Reports indicate that we have been experiencing more frequent marine heatwaves recently, and 2023 has been particularly staggering. Since April, sea surface temperatures have been increasing, reaching record highs in both the Atlantic and Pacific oceans.

Differences of just one to two degrees Celsius in the water are enough to disrupt the lives of multiple marine species. Corals, for example, may undergo “bleaching” events, which occur when zooxanthellae – coral’s symbiotic algae – die. This doesn’t necessarily kill corals, but it weakens them. Other factors, like an increase in carbon dioxide in ocean waters or pollution, can also cause bleaching. Since the 1950s, we have lost half of these colourful creatures worldwide. And because coral reefs serve as vital habitats for multiple species, their loss will lead to a decline in biodiversity.

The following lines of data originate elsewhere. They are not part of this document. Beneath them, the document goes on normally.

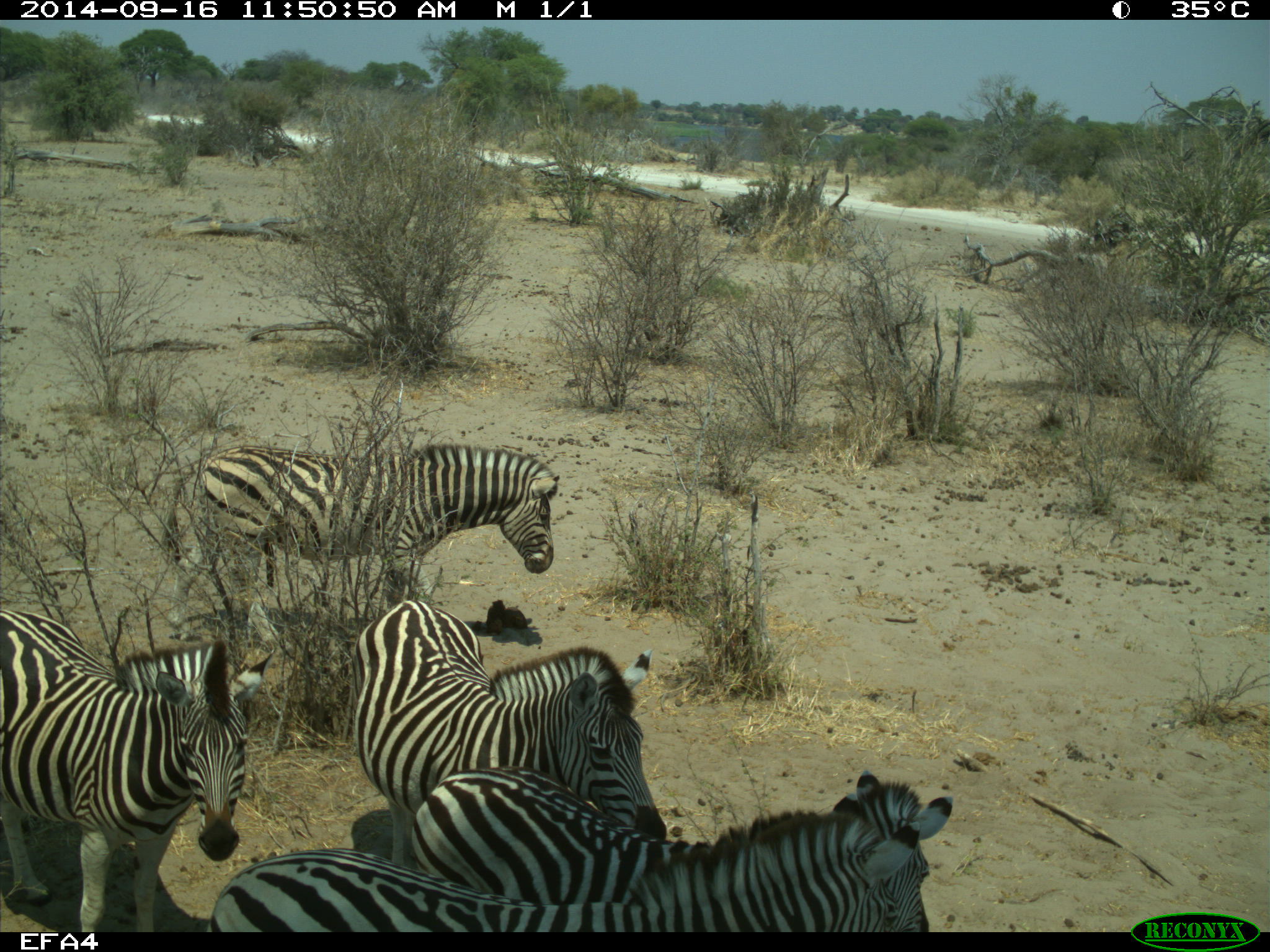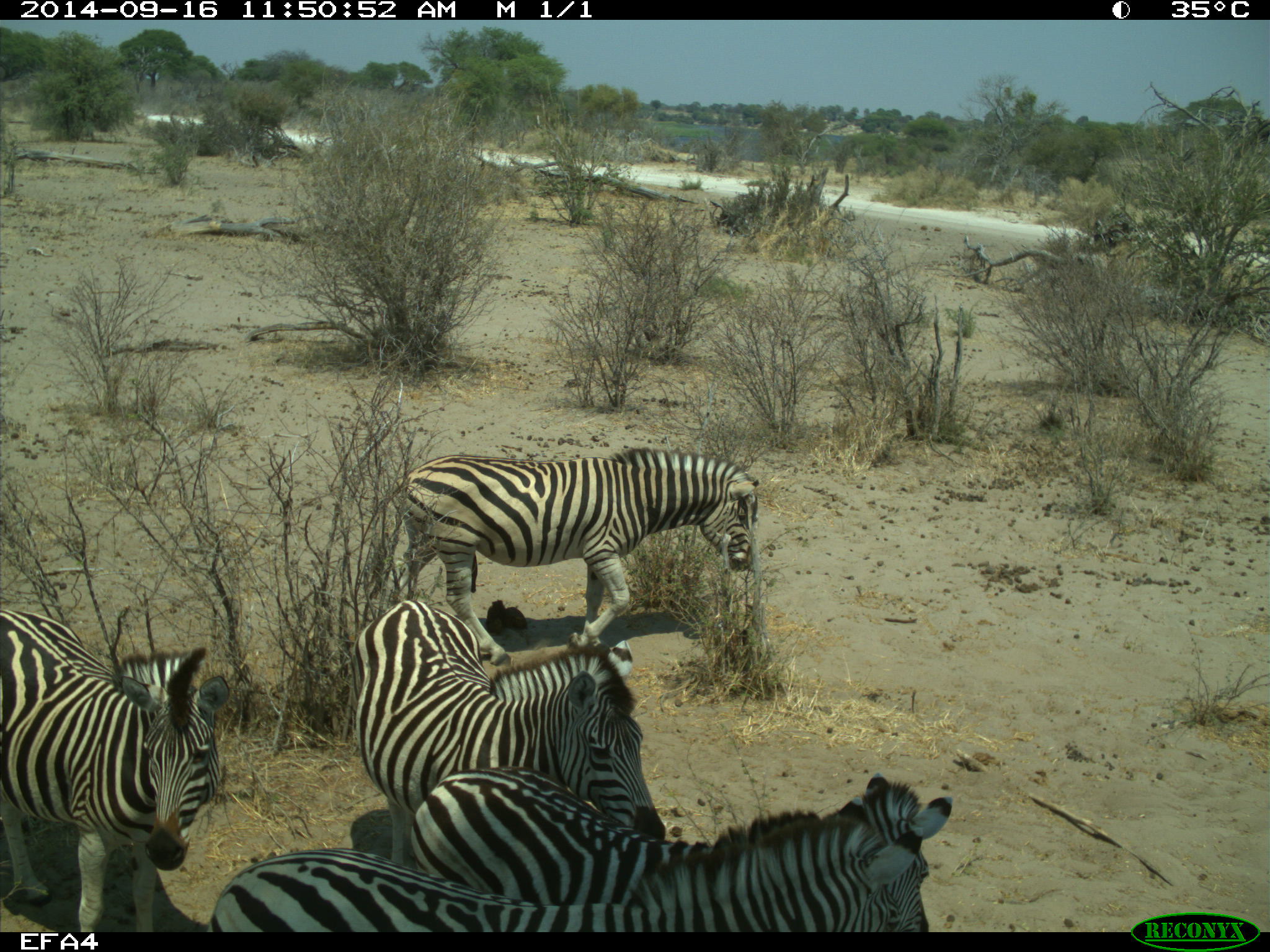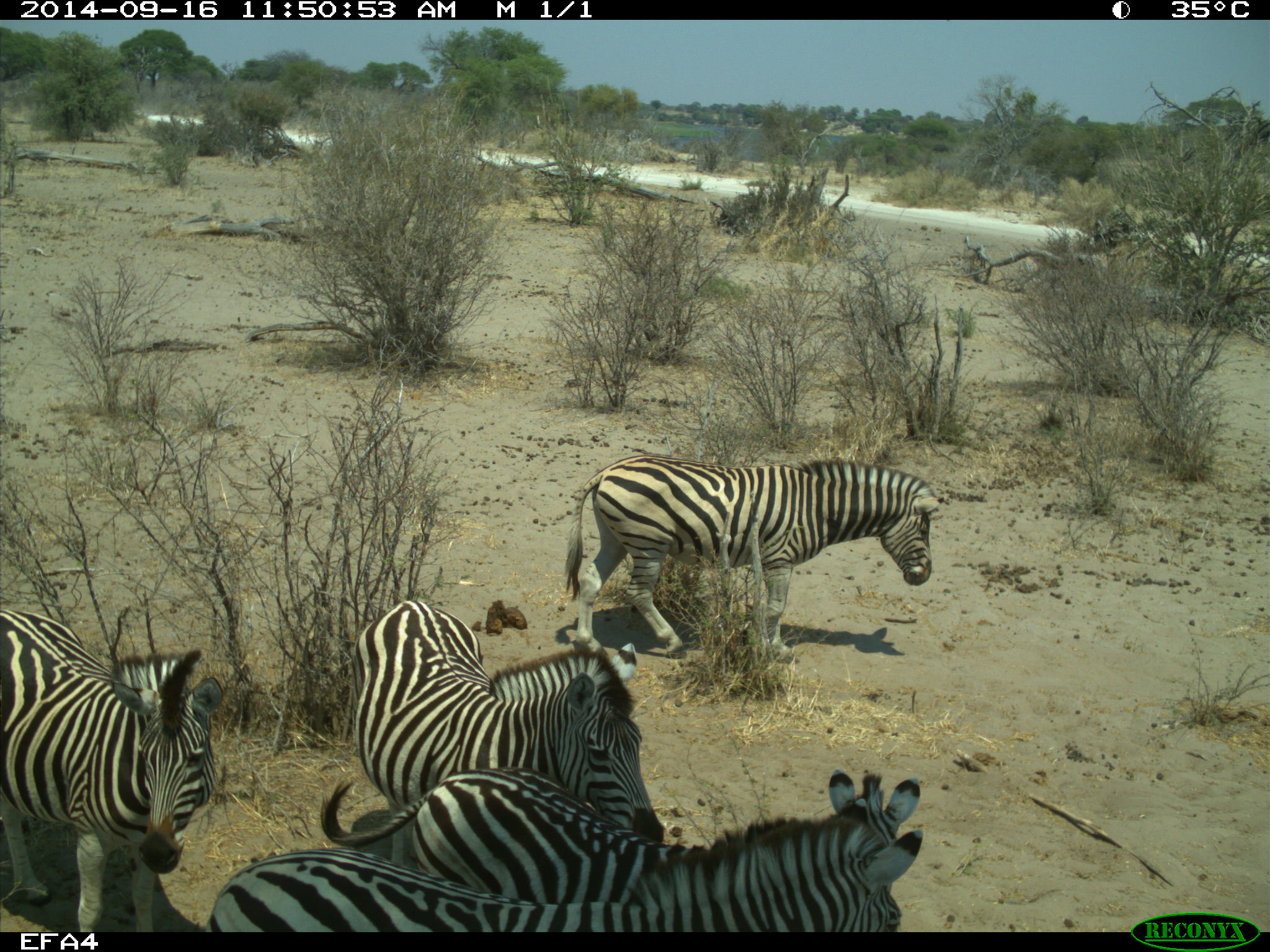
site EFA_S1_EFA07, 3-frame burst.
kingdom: Animalia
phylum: Chordata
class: Mammalia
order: Perissodactyla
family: Equidae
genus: Equus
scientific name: Equus quagga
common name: plains zebra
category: zebraplains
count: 5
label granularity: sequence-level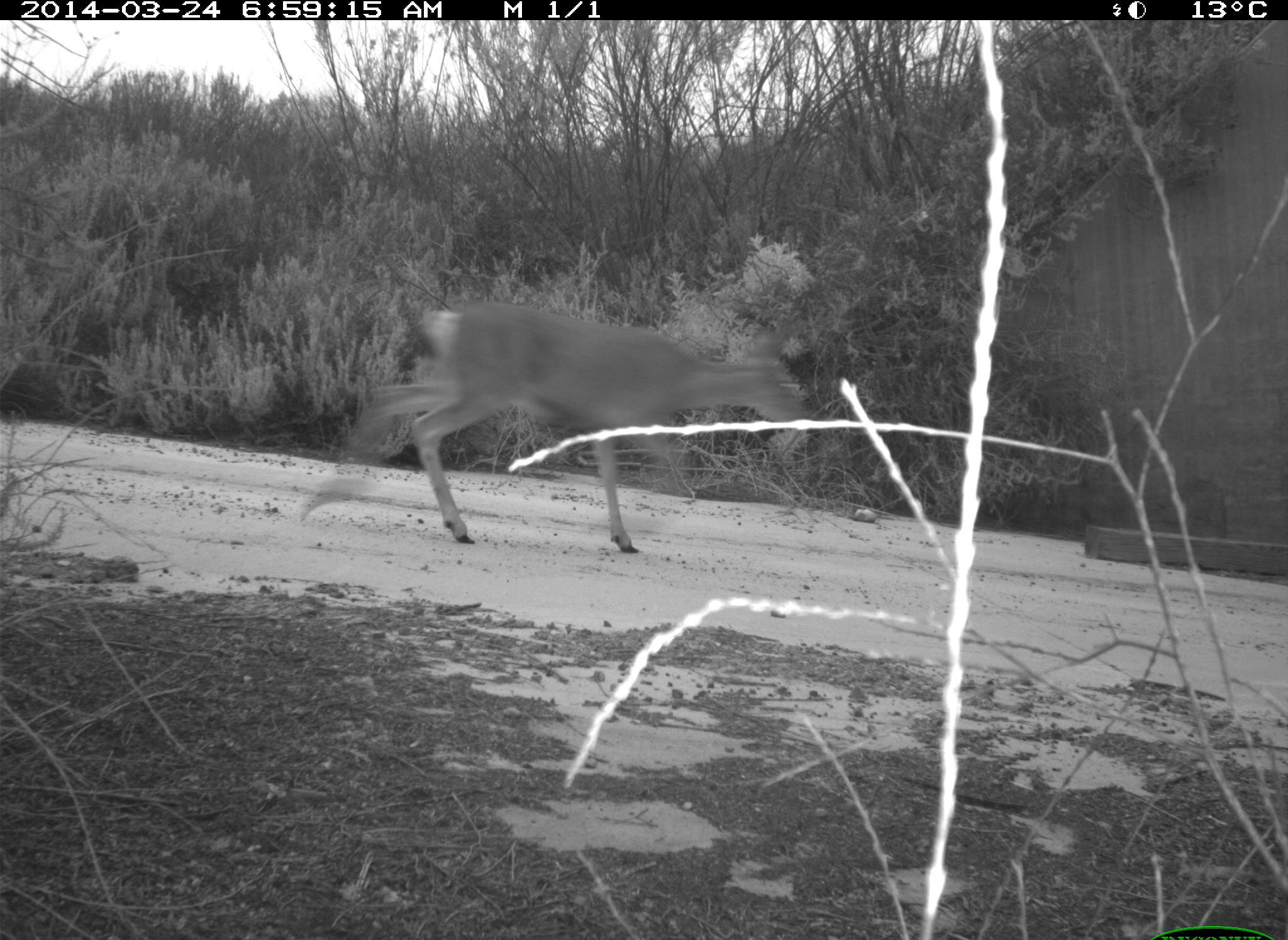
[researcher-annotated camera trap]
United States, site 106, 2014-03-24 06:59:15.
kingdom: Animalia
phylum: Chordata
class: Mammalia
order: Artiodactyla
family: Cervidae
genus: Odocoileus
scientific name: Odocoileus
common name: deer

Marine mammals such as seals, dolphins and whales also face challenges. In a recent study published in PLOS One, an international team of scientists looked at how North American marine mammals would be exposed to climate change and how they might respond to changes. Looking at cetaceans (which include whales, dolphins and porpoises) and pinnipeds (like seals, sea lions and walruses), the team saw that an astonishing 72 per cent of these species are highly or very highly vulnerable to the impacts of climate change. Baleen whales, toothed whales, medium-sized whales and dolphins emerged as the most at-risk marine mammals. This vulnerability is mostly driven by shifts in ocean temperature, acidity and dissolved oxygen levels, which affect the availability of food sources and suitable habitats for these creatures.

While more research is needed, reports such as these help other scientists to respond to rising marine temperatures. Conservationists, for example, can predict where animals might go in the face of a changing climate and help them where needed. Ultimately, looking beyond our doorsteps is key, to help protect our oceans and the many creatures that live in them.